Ecriture de nouvelle: une nouvelle-instant.
Elle se tenait là, devant moi. Assise sur un morceau de carton, elle tentait vainement de vendre une sorte de journal aux passants qui ne daignaient même pas baisser la tête vers elle. Quant à moi, j’étais posté sur le trottoir d’en face et je la regardais fixement. Je ne pouvais détacher mon attention de la jeune fille. Quel âge pouvait-elle bien avoir ? Je n’en savais rien mais je ne lui donnais pas plus de 16 ans. Elle semblait si frêle et si fragile malgré son air dur, comme si elle avait vécu les pires épreuves que la vie puisse imposer. Ses cheveux d’un noir de jais ressortaient négligemment de son écharpe décousue et ses vêtements étaient troués, anciens et misérables. Elle avait le teint pâle, je pensais même qu’elle était malade.

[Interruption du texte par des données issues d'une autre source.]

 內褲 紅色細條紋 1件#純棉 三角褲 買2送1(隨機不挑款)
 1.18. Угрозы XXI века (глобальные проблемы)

Qui était-elle ? Que lui était-il arrivé pour qu’elle tombe aussi bas à son âge ? De nombreuses questions naquirent dans mon esprit tandis que mon regard s’accentuait sur l’adolescente. Elle lui ressemblait tellement… Ilénana. Iléana était la seule femme qu’il m’avait été donné d’aimer. Elle m’avait marqué au fer rouge pour toujours et, qu’importe ce que je faisais, je ne pouvais m’empêcher d’avoir constamment une pensée pour elle.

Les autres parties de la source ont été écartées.